===== Texte étudié =====
Les années 70 sont une décennie difficile pour le studio Disney. Sa production de films d'animation se fait modeste : les quelques titres sortis, comme ROBIN DES BOIS, ne sont guère accueillis triomphalement. Pourtant, le coût de ces dessins animés croît. La firme de Mickey ne survit que grâce aux profits de ses parcs d'attraction, ainsi qu'aux rentrées d'argent garanties par les reprises de ses classiques et par les sorties de films familiaux en prises de vue réelles. Pour ces derniers, le travail est à l'économie, et le niveau d'investissement artistique n'égale pas celui d'œuvres antérieures comme 20.000 LIEUES SOUS LES MERS ou MARY POPPINS.
Il s'agit désormais de proposer des comédies fantaisistes et agréables, mettant en scène des acteurs enfants (tels les jeunes Kurt Russell ou Jodie Foster) et abordant des sujets fantastiques sur le ton de la légèreté. Cette tendance s'incarne en particulier dans la série amorcée par UN AMOUR DE COCCINELLE, déclinée sous la forme de quatre suites et d'une série télévisée (sans compter les remake plus récents !)
===== Données fournies =====
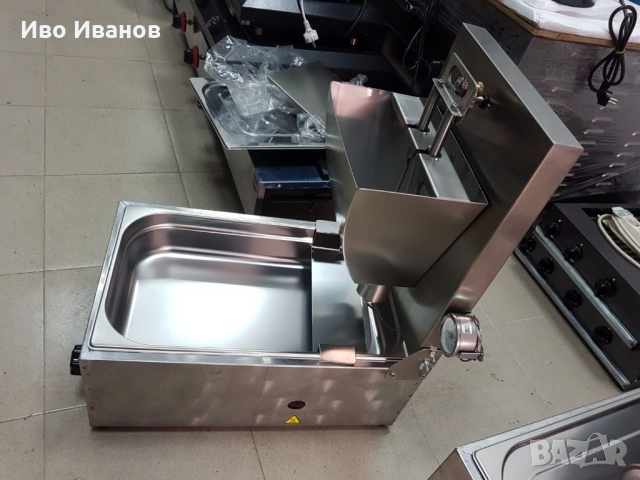 Продавам машина за казанлъшки понички, снимка 7 - Обзавеждане за заведение - 21714401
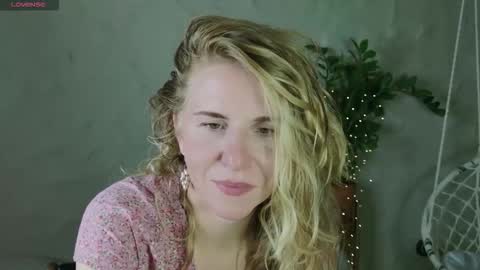 Snapshot of violetplath chatting on September 12, 2025, 7:25 pm Violet  next stream December 6 online show from September 12, 2025, 7:25 pm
=====
Activité 1 >>
Réécrivez tout ce qui va de « Les années 70 » jusqu'à « ou MARY POPPINS. » dans le texte sur le studio Disney, en renommant « Mickey » en « Donald ».
Activité 2 >>
D'après le texte étudié, grâce à quoi la firme de Mickey survit-elle dans les années 70 ?

Réponse 1 >>
Les années 70 sont une décennie difficile pour le studio Disney. Sa production de films d'animation se fait modeste : les quelques titres sortis, comme ROBIN DES BOIS, ne sont guère accueillis triomphalement. Pourtant, le coût de ces dessins animés croît. La firme de Donald ne survit que grâce aux profits de ses parcs d'attraction, ainsi qu'aux rentrées d'argent garanties par les reprises de ses classiques et par les sorties de films familiaux en prises de vue réelles. Pour ces derniers, le travail est à l'économie, et le niveau d'investissement artistique n'égale pas celui d'œuvres antérieures comme 20.000 LIEUES SOUS LES MERS ou MARY POPPINS.

Réponse 2 >>
Elle survit grâce aux profits de ses parcs d'attraction, ainsi qu'aux rentrées d'argent garanties par les reprises de ses classiques et par les sorties de films familiaux en prises de vue réelles.